Répondant à ceux qui croient que la Suisse et l'Europe comptent trop de réfugiés, la conseillère fédérale a souligné que notre continent accueille moins d'un réfugié sur six dans le monde. La plupart sont recueillis par des pays parmi les plus pauvres. "C’est d’eux dont nous devrions nous occuper, qui n’ont pas grand-chose eux-mêmes et partagent néanmoins leurs maigres ressources en eau et leurs terres arides avec les réfugiés".

Coopération transfrontalière

Ignazio Cassis a également choisi une cité frontalière, Rorschach, comme exemple pour parler migration, celle des Italiens dans les années 60. Et rappeler aux habitants de la ville saint-galloise qu'ils avaient accepté en 1970, de justesse certes, contrairement au peuple suisse, l'initiative xénophobe Schwarzenbach. "Aujourd'hui, malgré des situations difficiles, l'intégration a finalement bien fonctionné et l'italianité apporté un enrichissement", a dit le Tessinois.

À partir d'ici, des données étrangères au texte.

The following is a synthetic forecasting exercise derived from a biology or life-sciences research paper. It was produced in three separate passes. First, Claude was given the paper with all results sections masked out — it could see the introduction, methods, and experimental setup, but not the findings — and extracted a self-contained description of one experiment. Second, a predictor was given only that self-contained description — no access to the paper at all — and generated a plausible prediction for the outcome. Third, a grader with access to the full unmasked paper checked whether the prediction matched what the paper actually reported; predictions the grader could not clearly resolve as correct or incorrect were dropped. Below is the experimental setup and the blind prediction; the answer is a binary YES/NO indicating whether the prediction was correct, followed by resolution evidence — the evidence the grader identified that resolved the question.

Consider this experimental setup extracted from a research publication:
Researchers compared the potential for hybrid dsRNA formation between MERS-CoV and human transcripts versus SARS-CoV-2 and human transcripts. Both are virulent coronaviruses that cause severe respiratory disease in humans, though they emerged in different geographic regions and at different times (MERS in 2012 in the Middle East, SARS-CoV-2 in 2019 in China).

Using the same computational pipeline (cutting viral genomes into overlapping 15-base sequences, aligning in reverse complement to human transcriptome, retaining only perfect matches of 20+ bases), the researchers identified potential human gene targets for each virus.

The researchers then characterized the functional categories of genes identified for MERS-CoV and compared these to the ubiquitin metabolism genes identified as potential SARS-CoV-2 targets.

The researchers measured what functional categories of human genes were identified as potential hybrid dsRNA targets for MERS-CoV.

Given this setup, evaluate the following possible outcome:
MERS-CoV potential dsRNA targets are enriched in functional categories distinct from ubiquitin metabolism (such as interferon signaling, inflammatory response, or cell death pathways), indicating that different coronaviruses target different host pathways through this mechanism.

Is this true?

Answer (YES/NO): NO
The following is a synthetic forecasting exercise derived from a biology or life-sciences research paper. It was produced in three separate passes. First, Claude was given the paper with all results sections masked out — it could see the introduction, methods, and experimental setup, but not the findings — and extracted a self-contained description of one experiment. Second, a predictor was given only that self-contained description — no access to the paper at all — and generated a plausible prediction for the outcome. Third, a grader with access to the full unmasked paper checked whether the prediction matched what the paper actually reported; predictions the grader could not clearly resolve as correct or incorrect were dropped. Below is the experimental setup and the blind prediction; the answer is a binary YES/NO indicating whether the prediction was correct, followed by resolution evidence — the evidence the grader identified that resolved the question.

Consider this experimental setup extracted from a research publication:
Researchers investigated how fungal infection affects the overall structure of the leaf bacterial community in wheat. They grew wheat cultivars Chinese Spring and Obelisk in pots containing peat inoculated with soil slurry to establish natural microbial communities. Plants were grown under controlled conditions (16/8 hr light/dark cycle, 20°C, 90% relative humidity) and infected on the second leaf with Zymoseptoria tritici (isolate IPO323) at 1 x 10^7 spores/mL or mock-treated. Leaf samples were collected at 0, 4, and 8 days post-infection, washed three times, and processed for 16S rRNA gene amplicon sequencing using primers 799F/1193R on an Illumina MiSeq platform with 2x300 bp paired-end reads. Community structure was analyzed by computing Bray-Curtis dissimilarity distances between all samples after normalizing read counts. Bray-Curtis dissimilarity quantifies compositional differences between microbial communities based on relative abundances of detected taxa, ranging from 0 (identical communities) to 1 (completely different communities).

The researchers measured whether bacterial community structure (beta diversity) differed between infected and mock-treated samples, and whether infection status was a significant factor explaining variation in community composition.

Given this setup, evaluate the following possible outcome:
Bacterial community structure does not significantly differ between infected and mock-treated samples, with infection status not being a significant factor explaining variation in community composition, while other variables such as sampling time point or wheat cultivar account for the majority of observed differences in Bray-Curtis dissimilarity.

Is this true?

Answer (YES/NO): NO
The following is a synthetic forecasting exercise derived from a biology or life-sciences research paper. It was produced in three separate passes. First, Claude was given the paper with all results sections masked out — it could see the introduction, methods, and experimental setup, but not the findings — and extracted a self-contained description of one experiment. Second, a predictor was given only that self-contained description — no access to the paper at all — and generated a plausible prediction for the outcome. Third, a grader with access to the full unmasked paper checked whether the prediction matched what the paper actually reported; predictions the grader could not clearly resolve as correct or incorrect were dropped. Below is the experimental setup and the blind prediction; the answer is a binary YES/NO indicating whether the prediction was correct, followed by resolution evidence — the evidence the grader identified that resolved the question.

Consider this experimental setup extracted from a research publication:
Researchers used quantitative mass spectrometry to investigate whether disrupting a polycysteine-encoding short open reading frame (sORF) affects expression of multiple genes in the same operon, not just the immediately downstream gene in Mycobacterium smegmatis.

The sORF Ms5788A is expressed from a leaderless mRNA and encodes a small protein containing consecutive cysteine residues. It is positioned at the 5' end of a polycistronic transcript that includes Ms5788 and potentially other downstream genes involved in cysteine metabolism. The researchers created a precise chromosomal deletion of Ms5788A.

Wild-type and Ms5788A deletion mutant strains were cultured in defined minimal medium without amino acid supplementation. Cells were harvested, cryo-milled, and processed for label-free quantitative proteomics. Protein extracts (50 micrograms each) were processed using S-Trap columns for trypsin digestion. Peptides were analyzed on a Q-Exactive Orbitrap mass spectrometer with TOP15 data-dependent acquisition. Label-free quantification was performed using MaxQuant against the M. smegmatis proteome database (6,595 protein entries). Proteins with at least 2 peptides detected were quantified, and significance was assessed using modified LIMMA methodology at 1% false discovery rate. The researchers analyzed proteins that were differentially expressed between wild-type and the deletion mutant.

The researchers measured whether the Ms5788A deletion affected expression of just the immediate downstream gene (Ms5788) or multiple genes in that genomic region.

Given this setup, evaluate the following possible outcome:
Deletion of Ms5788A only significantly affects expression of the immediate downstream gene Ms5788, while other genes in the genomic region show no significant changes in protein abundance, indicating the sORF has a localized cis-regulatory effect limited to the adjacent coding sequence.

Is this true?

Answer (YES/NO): NO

"Nous devons apprendre de cet exemple de pont que constituent les régions frontalières" comme Rorschach, a dit le ministre des affaires étrangères. Il rêve parfois que les relations entre Berne et Bruxelles fonctionnent aussi bien que la coopération transfrontalière sur l'approvisionnement en eau potable autour du lac de Constance, un exemple parmi d'autres.

Petit paradis

Johann Schneider-Ammann est aussi resté proche des thèmes de son département. Il a choisi Lucerne et Fribourg, deux petits paradis dans le paradis qu'est la Suisse, pour évoquer les atouts touristiques, éducatifs ou numériques dont dispose la Suisse. Le ministre de l'économie mise notamment dans le tourisme issu d'Extrême-Orient.

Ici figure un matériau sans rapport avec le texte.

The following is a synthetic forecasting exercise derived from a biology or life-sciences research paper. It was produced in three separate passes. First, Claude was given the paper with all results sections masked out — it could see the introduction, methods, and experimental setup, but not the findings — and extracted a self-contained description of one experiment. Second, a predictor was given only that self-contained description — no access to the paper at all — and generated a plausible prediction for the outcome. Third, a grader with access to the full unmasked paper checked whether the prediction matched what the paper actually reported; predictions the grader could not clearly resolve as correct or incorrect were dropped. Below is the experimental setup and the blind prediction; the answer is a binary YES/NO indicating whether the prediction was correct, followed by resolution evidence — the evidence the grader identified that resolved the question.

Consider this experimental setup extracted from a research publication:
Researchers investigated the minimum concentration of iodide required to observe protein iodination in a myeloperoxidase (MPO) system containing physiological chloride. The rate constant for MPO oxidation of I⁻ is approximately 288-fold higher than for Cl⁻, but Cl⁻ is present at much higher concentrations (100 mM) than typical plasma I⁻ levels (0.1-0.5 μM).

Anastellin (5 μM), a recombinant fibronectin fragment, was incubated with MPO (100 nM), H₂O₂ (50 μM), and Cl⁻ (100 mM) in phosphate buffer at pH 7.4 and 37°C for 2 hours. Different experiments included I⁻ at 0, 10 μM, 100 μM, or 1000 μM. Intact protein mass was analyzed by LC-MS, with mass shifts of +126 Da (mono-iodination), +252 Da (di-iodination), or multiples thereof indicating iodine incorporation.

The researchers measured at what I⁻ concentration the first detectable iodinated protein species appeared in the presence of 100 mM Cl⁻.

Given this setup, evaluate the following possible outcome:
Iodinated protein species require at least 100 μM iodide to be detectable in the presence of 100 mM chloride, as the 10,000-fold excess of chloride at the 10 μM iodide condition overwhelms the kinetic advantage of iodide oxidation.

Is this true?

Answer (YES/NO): NO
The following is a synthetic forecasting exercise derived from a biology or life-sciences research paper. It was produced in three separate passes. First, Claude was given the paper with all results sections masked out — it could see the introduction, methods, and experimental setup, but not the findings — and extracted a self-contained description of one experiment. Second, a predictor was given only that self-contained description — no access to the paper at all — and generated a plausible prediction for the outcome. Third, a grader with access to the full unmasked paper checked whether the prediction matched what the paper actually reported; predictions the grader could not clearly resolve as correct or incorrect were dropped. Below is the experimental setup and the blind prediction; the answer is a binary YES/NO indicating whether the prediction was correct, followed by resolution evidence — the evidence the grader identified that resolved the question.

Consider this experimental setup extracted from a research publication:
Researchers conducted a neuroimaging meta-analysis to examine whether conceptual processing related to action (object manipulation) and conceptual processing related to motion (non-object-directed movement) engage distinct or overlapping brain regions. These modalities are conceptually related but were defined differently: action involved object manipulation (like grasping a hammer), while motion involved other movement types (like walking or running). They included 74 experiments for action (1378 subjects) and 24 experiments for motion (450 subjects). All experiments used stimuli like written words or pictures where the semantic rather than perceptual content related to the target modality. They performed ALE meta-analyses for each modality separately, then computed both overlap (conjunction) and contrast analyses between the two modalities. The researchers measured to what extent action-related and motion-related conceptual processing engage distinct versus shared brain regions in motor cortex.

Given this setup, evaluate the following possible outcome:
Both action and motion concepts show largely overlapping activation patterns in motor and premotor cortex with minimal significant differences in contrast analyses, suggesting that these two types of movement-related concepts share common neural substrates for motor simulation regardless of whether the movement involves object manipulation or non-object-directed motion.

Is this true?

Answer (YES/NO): NO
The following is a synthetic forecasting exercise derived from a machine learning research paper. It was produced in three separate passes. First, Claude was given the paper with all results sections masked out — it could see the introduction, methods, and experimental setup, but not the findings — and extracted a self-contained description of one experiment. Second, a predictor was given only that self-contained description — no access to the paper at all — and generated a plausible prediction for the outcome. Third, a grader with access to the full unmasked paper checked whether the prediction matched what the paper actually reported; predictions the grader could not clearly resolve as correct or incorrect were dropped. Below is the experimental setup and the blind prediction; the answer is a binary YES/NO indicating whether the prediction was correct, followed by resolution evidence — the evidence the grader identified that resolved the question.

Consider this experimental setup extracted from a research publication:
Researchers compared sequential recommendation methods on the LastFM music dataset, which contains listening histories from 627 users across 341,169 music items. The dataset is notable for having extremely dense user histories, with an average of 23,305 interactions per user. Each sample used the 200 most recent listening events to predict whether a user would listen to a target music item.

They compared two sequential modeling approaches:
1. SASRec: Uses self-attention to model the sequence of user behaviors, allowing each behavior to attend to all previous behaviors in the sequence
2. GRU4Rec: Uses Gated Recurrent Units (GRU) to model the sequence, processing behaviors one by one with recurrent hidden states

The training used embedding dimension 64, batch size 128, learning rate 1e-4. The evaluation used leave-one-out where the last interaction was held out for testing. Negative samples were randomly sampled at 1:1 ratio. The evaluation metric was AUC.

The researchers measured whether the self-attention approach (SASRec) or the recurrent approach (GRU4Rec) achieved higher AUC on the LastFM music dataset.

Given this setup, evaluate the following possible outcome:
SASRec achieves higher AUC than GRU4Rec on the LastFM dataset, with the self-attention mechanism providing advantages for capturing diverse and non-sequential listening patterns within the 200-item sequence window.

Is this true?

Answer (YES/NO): YES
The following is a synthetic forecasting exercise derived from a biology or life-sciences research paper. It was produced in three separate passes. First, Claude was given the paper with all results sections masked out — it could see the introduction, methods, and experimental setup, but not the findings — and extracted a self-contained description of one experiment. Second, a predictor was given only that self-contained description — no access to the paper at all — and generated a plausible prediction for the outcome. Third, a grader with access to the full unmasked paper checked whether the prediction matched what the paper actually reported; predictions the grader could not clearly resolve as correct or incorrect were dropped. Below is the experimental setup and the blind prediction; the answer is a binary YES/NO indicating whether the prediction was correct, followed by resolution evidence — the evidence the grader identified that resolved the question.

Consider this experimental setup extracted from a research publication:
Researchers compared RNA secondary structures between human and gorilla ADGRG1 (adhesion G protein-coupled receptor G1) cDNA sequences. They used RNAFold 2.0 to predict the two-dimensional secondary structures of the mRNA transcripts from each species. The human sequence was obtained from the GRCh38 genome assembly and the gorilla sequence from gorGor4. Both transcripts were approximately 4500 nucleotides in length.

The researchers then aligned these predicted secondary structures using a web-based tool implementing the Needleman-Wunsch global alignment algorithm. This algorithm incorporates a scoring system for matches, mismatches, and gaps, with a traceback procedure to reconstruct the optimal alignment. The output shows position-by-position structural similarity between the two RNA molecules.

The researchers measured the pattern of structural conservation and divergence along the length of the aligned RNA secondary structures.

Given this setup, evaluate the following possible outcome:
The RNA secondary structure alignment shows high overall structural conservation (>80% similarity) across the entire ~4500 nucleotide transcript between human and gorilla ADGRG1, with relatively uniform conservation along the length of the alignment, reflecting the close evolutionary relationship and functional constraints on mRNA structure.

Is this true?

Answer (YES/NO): NO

Puisant lui aussi dans le passé pour justifier son optimisme, il est convaincu que la Suisse et la qualité de sa formation peuvent jouer un rôle dans la révolution numérique. L'Université de Fribourg n'a-t-elle pas été une des premières institutions à posséder son propre ordinateur. c'était en 1964. Il n' en avait alors que 20'000 dans le monde, essentiellement aux Etats-Unis.

Brunch

Quant à sa casquette de ministre de l'agriculture, Johann Schneider-Ammann l'a revêtue en participant, à Hergiswil am Napf (LU) à un des 360 brunchs à la ferme organisés par l'Union suisse des paysans. Aux côtés des quelque 150'000 participants, ses collègues Simonetta Sommaruga, à Münsingen (BE), et Doris Leuthard à Villmergen (AG) y ont aussi pris part mercredi.

La veille, Alain Berset avait lui aussi partagé un brunch avec 120 citoyens gagnants d'un concours. Ensemble, ils ont effectué une promenade d'une dizaine de kilomètres au Lac noir. En vacances à l'étranger, Ueli Maurer est le seul conseiller fédéral à ne pas avoir participé, cette année, à la fête nationale.